Antifungal susceptibility testing (AST) of Candida isolates by MIC method helps the clinician in the treatment of critically ill patients and is further helpful for generating clinical guidelines for the better management of treatment. A study from Karnataka (2014) found that all Candida isolates were susceptible to flucytosine and amphotericin B, but reduced susceptibility was noted in voriconazole for C. parapsilosis (64%) and C. tropicalis (79%). Fluconazole intermediate-susceptible isolate was seen in 6% C. albicans isolated from Vulvovaginal Candidiasis.24 The present study reports C. albicans and C. tropicalis showed 100% susceptibility to voriconazole, and micafungin. In agreement to previous findings,24 we also found intermediate susceptibility to C. albicans (18.18%) whereas, resistance to fluconazole noted for C. tropicalis (15%) and C. pelliculosa (11.11%).

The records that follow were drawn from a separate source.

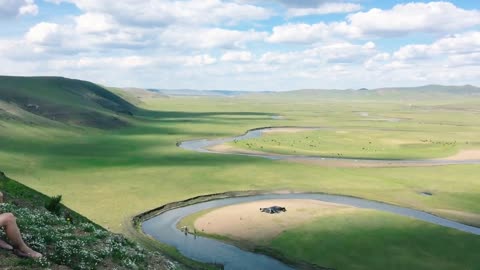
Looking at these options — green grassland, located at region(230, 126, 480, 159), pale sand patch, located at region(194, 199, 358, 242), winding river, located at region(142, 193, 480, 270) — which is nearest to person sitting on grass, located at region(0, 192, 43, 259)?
winding river, located at region(142, 193, 480, 270)

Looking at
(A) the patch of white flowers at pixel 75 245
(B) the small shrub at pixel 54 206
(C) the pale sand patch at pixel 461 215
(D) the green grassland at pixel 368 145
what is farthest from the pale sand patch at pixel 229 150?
(A) the patch of white flowers at pixel 75 245

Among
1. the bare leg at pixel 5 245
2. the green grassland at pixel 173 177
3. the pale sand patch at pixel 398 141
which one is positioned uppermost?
the bare leg at pixel 5 245

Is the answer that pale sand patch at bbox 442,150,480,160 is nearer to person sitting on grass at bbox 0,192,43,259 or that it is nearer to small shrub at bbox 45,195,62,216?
small shrub at bbox 45,195,62,216

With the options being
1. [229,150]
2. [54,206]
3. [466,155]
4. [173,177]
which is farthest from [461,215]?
[229,150]

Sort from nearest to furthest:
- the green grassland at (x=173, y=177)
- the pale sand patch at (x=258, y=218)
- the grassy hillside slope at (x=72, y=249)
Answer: the grassy hillside slope at (x=72, y=249) < the pale sand patch at (x=258, y=218) < the green grassland at (x=173, y=177)

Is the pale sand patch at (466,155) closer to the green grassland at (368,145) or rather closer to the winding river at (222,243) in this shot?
the green grassland at (368,145)

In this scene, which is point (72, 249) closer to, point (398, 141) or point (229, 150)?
point (229, 150)

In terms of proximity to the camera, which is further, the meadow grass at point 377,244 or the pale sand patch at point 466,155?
the pale sand patch at point 466,155

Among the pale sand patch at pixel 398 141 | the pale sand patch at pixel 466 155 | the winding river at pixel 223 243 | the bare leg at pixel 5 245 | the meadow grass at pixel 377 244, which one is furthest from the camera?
the pale sand patch at pixel 398 141
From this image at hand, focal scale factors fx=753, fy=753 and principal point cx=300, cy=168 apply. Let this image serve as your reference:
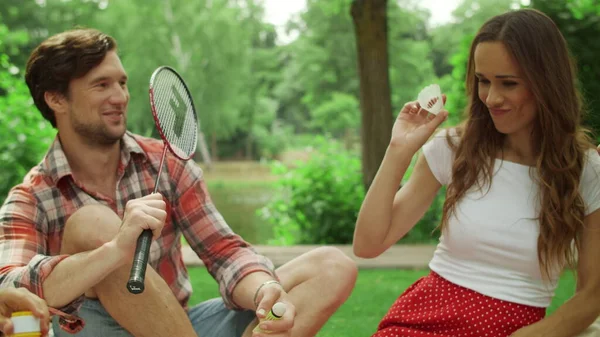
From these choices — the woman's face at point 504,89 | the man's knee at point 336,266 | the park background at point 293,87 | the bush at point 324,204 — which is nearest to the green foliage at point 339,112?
the park background at point 293,87

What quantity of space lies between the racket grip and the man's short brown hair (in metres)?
0.88

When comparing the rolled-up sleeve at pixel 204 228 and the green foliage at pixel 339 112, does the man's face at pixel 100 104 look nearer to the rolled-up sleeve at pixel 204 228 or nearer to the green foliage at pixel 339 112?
the rolled-up sleeve at pixel 204 228

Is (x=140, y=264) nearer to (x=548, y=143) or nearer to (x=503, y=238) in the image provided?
(x=503, y=238)

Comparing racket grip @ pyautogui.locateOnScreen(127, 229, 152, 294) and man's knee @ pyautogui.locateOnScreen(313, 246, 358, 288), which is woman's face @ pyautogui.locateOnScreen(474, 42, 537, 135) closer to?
man's knee @ pyautogui.locateOnScreen(313, 246, 358, 288)

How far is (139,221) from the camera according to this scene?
1.95m

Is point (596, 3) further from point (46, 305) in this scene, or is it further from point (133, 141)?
point (46, 305)

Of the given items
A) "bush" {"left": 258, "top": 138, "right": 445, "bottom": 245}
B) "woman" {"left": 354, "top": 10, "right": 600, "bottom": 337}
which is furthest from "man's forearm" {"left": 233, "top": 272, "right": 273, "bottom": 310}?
"bush" {"left": 258, "top": 138, "right": 445, "bottom": 245}

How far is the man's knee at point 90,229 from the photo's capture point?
6.98ft

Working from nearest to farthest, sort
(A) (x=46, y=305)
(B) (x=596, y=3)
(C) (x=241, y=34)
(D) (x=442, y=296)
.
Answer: (A) (x=46, y=305)
(D) (x=442, y=296)
(B) (x=596, y=3)
(C) (x=241, y=34)

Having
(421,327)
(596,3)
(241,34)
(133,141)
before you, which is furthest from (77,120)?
(241,34)

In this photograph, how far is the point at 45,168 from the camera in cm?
252

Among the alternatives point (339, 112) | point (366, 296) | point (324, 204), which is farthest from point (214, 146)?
point (366, 296)

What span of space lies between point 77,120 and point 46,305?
0.79 m

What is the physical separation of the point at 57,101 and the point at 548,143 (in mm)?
1659
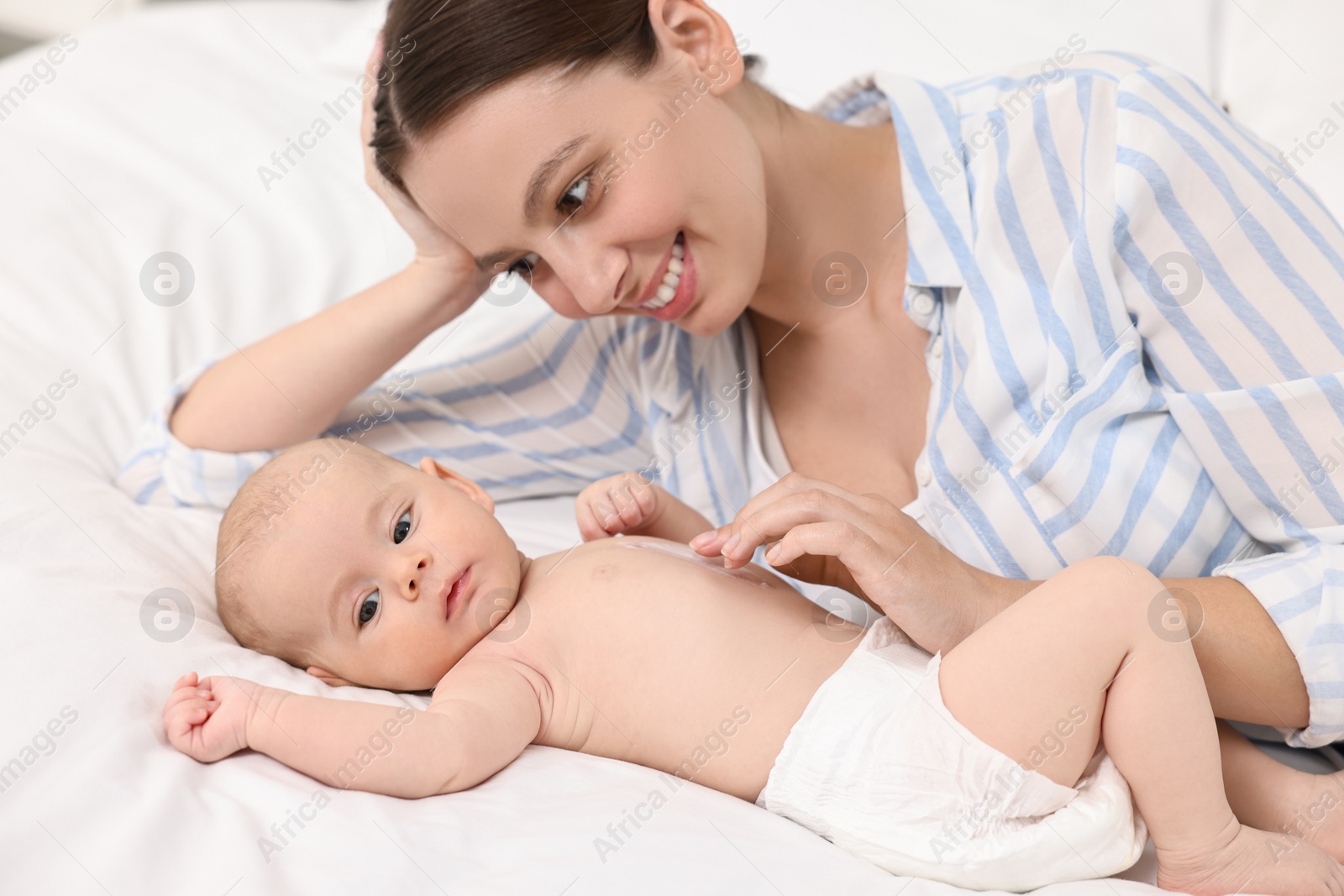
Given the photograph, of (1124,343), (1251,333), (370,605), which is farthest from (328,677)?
(1251,333)

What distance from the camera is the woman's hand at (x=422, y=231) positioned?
1347 millimetres

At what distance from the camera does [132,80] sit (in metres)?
2.33

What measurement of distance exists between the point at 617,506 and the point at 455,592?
256 millimetres

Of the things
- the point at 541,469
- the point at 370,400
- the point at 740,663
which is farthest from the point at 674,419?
the point at 740,663

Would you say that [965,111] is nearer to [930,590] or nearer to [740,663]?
[930,590]

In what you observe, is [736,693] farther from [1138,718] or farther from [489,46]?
[489,46]

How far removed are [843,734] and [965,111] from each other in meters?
0.90

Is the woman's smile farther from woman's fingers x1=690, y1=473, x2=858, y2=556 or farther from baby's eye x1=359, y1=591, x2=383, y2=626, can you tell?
baby's eye x1=359, y1=591, x2=383, y2=626

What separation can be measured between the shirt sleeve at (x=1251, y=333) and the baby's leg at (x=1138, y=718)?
19 centimetres

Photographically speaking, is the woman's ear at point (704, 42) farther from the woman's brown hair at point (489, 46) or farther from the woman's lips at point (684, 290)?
the woman's lips at point (684, 290)

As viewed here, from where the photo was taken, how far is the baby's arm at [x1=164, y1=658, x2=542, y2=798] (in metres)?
1.00

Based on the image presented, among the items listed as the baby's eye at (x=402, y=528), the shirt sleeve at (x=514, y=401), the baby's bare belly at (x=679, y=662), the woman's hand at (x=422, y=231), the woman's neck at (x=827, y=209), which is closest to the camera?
the baby's bare belly at (x=679, y=662)

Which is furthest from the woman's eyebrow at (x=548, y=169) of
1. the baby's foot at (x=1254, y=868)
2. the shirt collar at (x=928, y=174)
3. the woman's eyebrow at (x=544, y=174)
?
the baby's foot at (x=1254, y=868)

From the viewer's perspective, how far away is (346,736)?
1.02 m
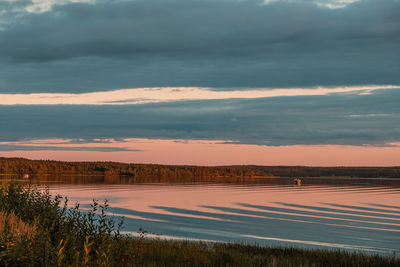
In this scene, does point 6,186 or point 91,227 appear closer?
point 91,227

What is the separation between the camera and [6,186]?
24953 mm

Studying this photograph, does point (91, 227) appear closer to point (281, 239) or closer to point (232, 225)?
point (281, 239)

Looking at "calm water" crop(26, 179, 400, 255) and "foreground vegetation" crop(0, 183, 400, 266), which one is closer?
"foreground vegetation" crop(0, 183, 400, 266)

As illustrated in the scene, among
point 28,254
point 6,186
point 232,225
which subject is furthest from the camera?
point 232,225

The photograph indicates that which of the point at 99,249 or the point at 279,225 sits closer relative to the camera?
the point at 99,249

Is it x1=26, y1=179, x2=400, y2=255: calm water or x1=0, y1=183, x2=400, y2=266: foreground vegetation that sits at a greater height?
x1=0, y1=183, x2=400, y2=266: foreground vegetation

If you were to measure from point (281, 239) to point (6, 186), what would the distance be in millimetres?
19234

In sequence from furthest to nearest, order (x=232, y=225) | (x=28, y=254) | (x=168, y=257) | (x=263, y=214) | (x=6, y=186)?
(x=263, y=214) → (x=232, y=225) → (x=6, y=186) → (x=168, y=257) → (x=28, y=254)

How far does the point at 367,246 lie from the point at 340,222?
1341 centimetres

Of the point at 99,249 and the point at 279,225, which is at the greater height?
the point at 99,249

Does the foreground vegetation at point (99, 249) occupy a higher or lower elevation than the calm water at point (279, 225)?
higher

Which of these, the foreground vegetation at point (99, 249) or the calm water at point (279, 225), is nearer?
the foreground vegetation at point (99, 249)

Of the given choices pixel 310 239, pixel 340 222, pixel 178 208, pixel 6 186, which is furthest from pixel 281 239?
pixel 178 208

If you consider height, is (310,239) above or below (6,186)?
below
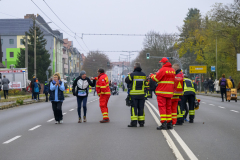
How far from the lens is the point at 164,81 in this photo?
32.9 feet

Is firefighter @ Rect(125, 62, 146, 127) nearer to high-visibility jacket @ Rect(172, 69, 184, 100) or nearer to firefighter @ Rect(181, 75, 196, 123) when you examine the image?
high-visibility jacket @ Rect(172, 69, 184, 100)

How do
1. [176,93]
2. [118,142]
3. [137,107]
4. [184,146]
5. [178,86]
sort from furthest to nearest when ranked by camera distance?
[137,107] → [178,86] → [176,93] → [118,142] → [184,146]

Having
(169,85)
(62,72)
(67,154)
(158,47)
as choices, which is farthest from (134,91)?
(62,72)

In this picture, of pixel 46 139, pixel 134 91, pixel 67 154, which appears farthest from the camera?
pixel 134 91

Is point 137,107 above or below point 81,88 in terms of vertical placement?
below

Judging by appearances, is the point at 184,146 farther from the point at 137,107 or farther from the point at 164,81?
the point at 137,107

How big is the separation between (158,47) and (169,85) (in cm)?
6167

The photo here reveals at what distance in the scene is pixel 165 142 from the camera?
27.0 feet

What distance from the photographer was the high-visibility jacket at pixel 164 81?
9.96 m

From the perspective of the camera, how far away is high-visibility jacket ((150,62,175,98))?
9961 mm

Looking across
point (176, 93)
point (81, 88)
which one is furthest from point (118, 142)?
point (81, 88)

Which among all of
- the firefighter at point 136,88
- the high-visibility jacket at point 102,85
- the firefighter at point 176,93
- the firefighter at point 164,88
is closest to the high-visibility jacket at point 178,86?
the firefighter at point 176,93

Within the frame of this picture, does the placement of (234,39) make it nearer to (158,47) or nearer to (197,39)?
(197,39)

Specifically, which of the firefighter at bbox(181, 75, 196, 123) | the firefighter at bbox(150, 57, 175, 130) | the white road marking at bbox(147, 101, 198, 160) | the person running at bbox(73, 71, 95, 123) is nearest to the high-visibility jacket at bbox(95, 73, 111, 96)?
the person running at bbox(73, 71, 95, 123)
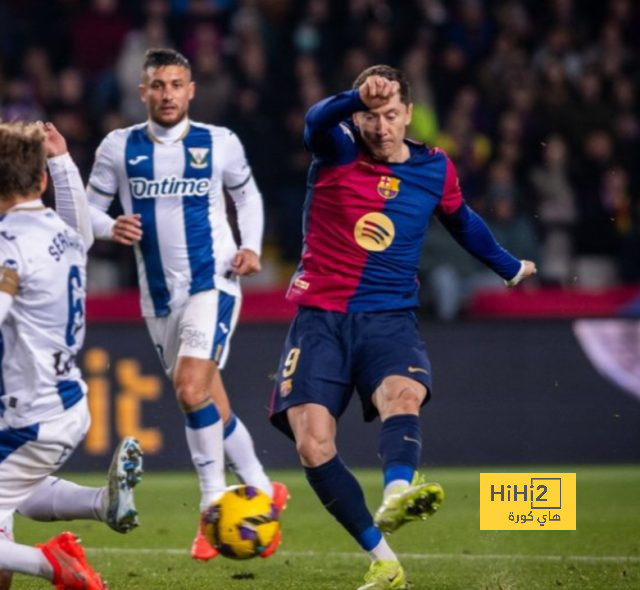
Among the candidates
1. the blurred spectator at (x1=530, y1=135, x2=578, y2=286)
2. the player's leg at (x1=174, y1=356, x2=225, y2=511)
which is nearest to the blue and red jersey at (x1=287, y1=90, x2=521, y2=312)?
the player's leg at (x1=174, y1=356, x2=225, y2=511)

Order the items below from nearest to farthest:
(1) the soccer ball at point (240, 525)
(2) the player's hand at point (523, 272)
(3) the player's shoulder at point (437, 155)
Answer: (1) the soccer ball at point (240, 525)
(3) the player's shoulder at point (437, 155)
(2) the player's hand at point (523, 272)

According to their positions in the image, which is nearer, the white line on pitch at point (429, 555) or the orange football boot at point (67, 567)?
the orange football boot at point (67, 567)

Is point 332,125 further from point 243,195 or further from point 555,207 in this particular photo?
point 555,207

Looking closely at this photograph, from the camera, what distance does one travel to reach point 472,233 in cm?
714

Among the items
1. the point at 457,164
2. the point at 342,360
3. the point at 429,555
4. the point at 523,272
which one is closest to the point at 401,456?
the point at 342,360

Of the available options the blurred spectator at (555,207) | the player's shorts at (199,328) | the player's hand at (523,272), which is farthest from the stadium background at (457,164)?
the player's hand at (523,272)

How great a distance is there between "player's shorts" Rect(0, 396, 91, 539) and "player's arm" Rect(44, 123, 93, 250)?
82 centimetres

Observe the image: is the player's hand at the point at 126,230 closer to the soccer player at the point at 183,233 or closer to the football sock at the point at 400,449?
the soccer player at the point at 183,233

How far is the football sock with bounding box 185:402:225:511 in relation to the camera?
7.96 metres

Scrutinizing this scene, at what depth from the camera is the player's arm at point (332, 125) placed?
6504 millimetres

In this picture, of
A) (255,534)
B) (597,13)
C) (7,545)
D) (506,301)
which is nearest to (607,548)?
(255,534)

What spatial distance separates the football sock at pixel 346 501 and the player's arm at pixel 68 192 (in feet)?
4.35

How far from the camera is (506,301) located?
497 inches

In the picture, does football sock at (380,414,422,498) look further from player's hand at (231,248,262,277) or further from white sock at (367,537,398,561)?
player's hand at (231,248,262,277)
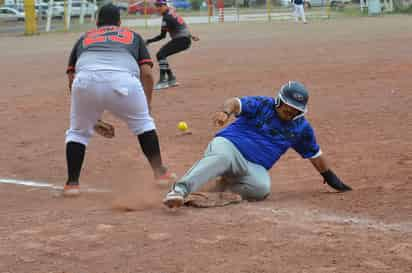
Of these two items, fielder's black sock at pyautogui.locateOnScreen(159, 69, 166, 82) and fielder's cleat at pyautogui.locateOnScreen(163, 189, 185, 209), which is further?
fielder's black sock at pyautogui.locateOnScreen(159, 69, 166, 82)

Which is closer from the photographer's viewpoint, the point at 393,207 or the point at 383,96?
the point at 393,207

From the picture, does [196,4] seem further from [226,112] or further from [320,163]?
[226,112]

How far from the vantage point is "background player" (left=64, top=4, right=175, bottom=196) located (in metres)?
7.16

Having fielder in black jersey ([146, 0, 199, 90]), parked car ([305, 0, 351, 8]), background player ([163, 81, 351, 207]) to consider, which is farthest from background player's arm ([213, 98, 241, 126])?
parked car ([305, 0, 351, 8])

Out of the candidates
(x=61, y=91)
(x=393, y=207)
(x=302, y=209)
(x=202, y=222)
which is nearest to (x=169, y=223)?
(x=202, y=222)

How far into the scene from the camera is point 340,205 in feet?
21.9

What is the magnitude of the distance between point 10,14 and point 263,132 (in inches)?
1946

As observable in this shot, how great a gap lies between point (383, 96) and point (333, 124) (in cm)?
235

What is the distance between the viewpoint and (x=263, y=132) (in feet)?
23.1

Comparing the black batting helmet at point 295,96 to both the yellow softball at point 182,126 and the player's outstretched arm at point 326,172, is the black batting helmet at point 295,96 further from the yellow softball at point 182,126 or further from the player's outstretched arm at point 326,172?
the yellow softball at point 182,126

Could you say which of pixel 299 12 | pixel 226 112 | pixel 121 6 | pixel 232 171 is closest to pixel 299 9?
pixel 299 12

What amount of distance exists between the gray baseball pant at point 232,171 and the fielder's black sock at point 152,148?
743 millimetres

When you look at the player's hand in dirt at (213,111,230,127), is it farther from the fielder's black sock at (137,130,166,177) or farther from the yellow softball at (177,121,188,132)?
the yellow softball at (177,121,188,132)

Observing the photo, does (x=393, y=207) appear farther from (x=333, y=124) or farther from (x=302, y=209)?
(x=333, y=124)
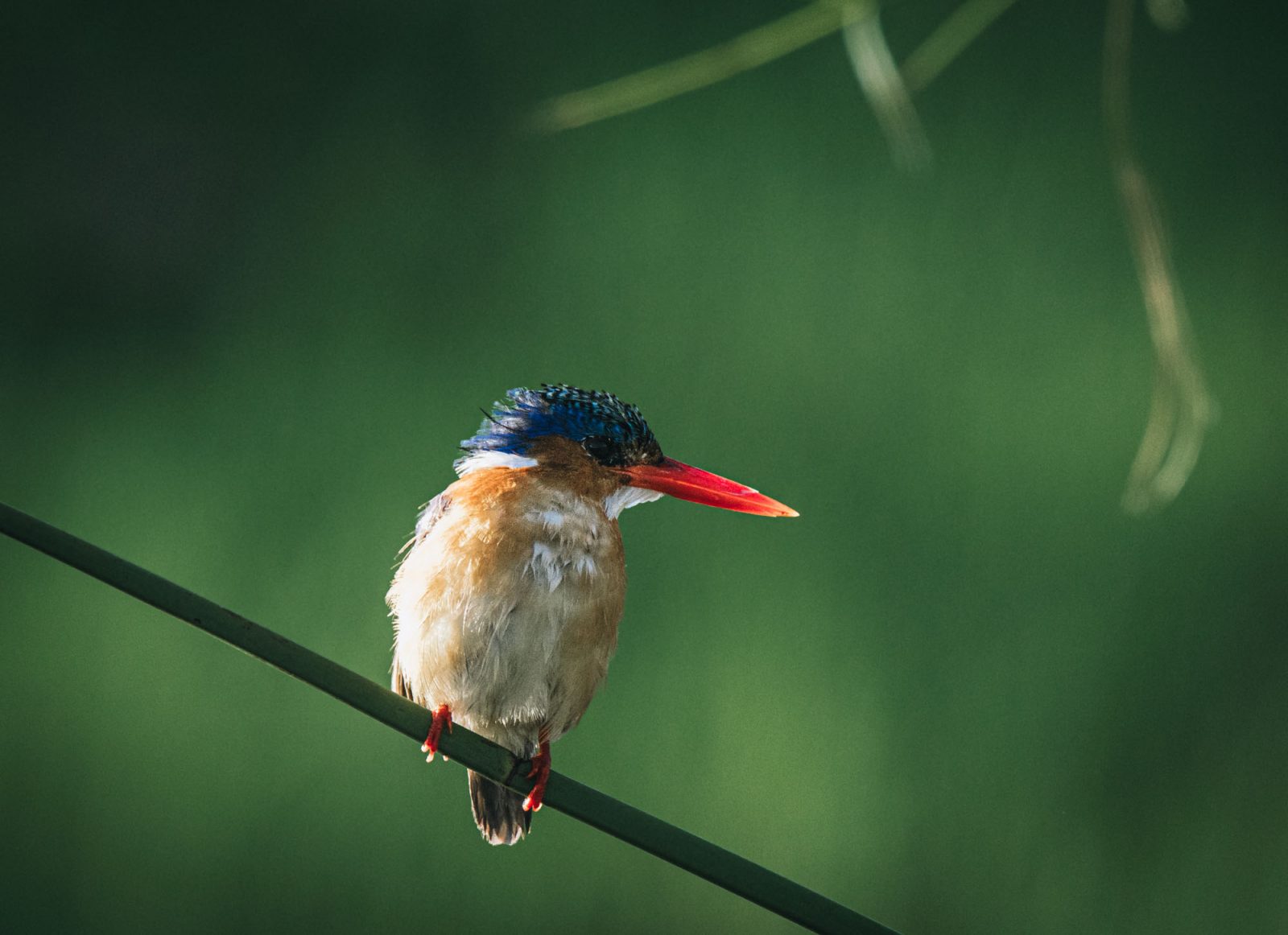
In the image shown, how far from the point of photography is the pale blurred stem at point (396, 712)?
1.54 ft

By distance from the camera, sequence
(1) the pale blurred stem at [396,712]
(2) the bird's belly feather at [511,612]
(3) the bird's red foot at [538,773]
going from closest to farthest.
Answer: (1) the pale blurred stem at [396,712] → (3) the bird's red foot at [538,773] → (2) the bird's belly feather at [511,612]

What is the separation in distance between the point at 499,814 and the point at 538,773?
24cm

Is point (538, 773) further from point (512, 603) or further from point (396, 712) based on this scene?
point (396, 712)

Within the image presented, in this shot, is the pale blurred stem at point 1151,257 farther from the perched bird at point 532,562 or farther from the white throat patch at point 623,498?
the white throat patch at point 623,498

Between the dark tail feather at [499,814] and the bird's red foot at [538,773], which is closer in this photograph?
the bird's red foot at [538,773]

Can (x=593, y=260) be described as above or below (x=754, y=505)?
above

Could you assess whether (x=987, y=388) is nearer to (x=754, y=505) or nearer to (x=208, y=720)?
(x=754, y=505)

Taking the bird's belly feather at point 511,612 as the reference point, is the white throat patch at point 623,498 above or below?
above

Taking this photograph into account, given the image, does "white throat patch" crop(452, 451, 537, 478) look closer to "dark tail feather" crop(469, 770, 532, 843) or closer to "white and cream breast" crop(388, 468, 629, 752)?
Answer: "white and cream breast" crop(388, 468, 629, 752)

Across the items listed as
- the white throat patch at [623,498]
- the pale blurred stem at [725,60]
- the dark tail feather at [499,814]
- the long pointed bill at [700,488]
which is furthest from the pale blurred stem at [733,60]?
the dark tail feather at [499,814]

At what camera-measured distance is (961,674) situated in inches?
85.6

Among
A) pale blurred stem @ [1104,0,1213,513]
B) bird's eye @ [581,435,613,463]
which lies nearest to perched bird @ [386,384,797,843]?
bird's eye @ [581,435,613,463]

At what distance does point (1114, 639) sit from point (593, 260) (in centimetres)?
125

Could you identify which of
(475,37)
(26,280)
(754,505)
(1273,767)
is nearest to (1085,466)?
(1273,767)
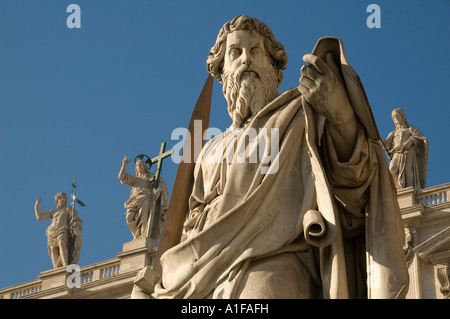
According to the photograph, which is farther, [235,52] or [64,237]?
[64,237]

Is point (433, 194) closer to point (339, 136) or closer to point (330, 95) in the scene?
point (339, 136)

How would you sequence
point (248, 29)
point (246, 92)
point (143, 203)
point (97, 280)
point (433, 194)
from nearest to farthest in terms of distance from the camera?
point (246, 92), point (248, 29), point (433, 194), point (97, 280), point (143, 203)

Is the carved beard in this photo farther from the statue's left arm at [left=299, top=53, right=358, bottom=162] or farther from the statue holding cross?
the statue holding cross

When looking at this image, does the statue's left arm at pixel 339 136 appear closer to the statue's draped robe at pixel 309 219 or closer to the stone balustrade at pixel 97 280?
the statue's draped robe at pixel 309 219

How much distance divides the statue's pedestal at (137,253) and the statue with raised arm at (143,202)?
247 mm

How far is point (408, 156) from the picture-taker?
87.0ft

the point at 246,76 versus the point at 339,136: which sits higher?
the point at 246,76

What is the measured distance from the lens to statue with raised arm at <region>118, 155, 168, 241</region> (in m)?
29.8

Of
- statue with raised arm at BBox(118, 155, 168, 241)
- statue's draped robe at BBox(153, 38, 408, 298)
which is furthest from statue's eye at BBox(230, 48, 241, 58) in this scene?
statue with raised arm at BBox(118, 155, 168, 241)

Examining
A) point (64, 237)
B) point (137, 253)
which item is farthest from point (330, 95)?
point (64, 237)

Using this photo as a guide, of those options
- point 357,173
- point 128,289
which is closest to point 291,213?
point 357,173

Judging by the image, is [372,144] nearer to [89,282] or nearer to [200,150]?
[200,150]

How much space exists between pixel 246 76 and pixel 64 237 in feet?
79.0

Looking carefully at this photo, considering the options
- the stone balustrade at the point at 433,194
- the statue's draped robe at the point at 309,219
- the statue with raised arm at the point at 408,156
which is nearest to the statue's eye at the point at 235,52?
the statue's draped robe at the point at 309,219
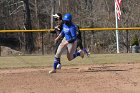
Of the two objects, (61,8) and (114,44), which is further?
(61,8)

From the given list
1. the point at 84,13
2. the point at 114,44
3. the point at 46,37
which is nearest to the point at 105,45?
the point at 114,44

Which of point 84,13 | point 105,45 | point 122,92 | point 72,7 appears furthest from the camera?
point 72,7

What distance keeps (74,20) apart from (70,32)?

In our study a high prevalence of NAC was noted in blood sample among which the most predominant etiology was C. pelliculosa. As in literature, Most C. pelliculosa infections occur in preterm children with exceptionally low birth weights as the rare fungus dwells mostly in soil, lakes, fermented foods, and industrial pollution. Correct identification for Candida spp. plays significant role in diagnosing the disease and its prevalence. A study by Kaur et al., (2016) (Saudi Arabia) studied the comparison of a yeast identification by conventional techniques and VITEK-2. Out of 172 Candida spp., Vitek 2 appropriately recognized 90.12% of Candida spp., 2.32% were identified correctly with low discrimination, and 7.56% isolated were misidentified. In our study, VITEK identified the isolates to their species level with proper discrimination. A study by Ahmad et al. (2012) (Kuwait)35 showed that molecular methods are less time-consuming and accurate than the conventional and VITEK systems. Our study focused on the identification of isolates through VITEK and conventional methods. The AST of various isolates in our study resistance was shown by C. albicans (9.1%) to amphotericin-B, whereas C. tropicalis isolates (15%) were resistant to fluconazole and (5%) to amphotericin B followed by C. pelliculosa (11.11%) showed resistance to fluconazole. The rest of the isolates were susceptible dose-dependent and susceptible to the tested antifungals as stated in the study, whereas a study from Nepal showed 86% resistance to the isolated Candida species where ketoconazole demonstrated the highest level of resistance. Further sensitive isolates were reported in clotrimazole, miconazole and fluconazole correspondingly.10

The lack of molecular methods for identifying and isolating Candida spp. limits our investigation and may result in the lack of some species that warrant attention. In our study, we performed VITEK ID and VITEK-AST for small number of sample. Thus, for studying the prevalence, there is a need for screening a larger number of samples.

CONCLUSION

Our study observed C. albicans & C. tropicalis as the predominant organism isolated from urine and vaginal swabs, whereas C. pelliculosa and C. tropicalis were major etiology in blood. Antifungal susceptibility pattern showed 100% susceptibility to voriconazole, and micafungin in C. tropicalis and C. albicans. Resistance to fluconazole noted in C. tropicalis and C. pelliculosa and amphotericin B resistance recorded in C. tropicalis and C. albicans.

Declarations

ACKNOWLEDGMENTS
None.

CONFLICT OF INTEREST
The authors declare that there is no conflict of interest.

AUTHORS’ CONTRIBUTION
All authors listed have made a substantial, direct and intellectual contribution to the work, and approved it for publication.

FUNDING
None.

DATA AVAILABILITY
All datasets generated or analyzed during this study are included in the manuscript.

ETHICS STATEMENT
This study was approved by the Institutional Ethics committee at Jawaharlal Nehru Medical College, Datta Meghe Institute of Medical Sciences, Sawangi (Meghe), Wardha, India, wide reference number DMIMS(DU)/IEC/May-2020/8843.